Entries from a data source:
━━━━━━━━━━━━━━━━━━━━
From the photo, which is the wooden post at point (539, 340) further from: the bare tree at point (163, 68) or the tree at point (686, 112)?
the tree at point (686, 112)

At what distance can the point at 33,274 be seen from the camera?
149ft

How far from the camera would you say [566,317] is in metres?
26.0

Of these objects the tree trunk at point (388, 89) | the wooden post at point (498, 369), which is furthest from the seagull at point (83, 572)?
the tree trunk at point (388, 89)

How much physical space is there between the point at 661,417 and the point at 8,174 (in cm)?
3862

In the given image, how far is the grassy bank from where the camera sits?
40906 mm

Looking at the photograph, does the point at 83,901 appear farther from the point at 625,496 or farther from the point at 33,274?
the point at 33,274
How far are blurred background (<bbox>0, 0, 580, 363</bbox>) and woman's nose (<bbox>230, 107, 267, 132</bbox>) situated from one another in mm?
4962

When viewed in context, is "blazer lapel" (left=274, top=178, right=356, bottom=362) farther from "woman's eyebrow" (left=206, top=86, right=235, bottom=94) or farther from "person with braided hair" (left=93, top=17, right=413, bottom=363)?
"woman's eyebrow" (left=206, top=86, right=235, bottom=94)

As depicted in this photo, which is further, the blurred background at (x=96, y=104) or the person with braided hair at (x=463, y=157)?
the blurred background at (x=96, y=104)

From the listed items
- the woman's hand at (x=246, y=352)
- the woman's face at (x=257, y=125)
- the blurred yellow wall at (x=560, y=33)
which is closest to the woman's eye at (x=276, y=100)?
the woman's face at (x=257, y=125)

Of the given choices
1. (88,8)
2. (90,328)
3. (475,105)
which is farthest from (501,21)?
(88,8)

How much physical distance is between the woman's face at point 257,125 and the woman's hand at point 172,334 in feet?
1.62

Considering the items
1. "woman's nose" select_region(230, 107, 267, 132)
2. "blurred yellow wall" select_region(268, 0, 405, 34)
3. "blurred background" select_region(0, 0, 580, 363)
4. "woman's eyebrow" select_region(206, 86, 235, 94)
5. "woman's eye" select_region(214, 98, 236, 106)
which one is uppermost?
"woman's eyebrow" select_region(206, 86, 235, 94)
━━━━━━━━━━━━━━━━━━━━
• [WHAT TO DO]
Reproduce each of the lines in the entries above verbatim, changing nothing.

• [SOLUTION FOR THIS TASK]
From the photo, which is the wooden post at point (539, 340) further from: the bare tree at point (163, 68) or the tree at point (686, 112)?
the tree at point (686, 112)

At what distance can the point at 33,274 be seen from the camera?
149ft

How far from the camera would you say [566,317] is in metres?
26.0

Of these objects the tree trunk at point (388, 89) | the wooden post at point (498, 369), which is furthest from the seagull at point (83, 572)?
the tree trunk at point (388, 89)

How much physical space is there between the point at 661,417 and the point at 8,174 (in cm)?
3862

In the given image, how far is the grassy bank from where the camera sits?
40906 mm

Looking at the photograph, does the point at 83,901 appear farther from the point at 625,496 or farther from the point at 33,274?
the point at 33,274
How far are blurred background (<bbox>0, 0, 580, 363</bbox>) and woman's nose (<bbox>230, 107, 267, 132</bbox>) situated from one another in mm?
4962

When viewed in context, is "blazer lapel" (left=274, top=178, right=356, bottom=362) farther from "woman's eyebrow" (left=206, top=86, right=235, bottom=94) or farther from "person with braided hair" (left=93, top=17, right=413, bottom=363)?
"woman's eyebrow" (left=206, top=86, right=235, bottom=94)

As depicted in this photo, which is further, the blurred background at (x=96, y=104) or the person with braided hair at (x=463, y=157)?
the blurred background at (x=96, y=104)

From the listed items
- the woman's hand at (x=246, y=352)
- the woman's face at (x=257, y=125)
- the blurred yellow wall at (x=560, y=33)
which is closest to the woman's eye at (x=276, y=100)?
the woman's face at (x=257, y=125)

Of the given choices
1. (88,8)
2. (90,328)
3. (475,105)
which is farthest from (501,21)?
(88,8)

How much physical distance is between the woman's face at point 257,125 and the woman's hand at point 172,334 in feet?
1.62

Considering the items
1. "woman's nose" select_region(230, 107, 267, 132)
2. "blurred yellow wall" select_region(268, 0, 405, 34)
3. "blurred background" select_region(0, 0, 580, 363)
4. "woman's eyebrow" select_region(206, 86, 235, 94)
5. "woman's eye" select_region(214, 98, 236, 106)
which one is uppermost?
"woman's eyebrow" select_region(206, 86, 235, 94)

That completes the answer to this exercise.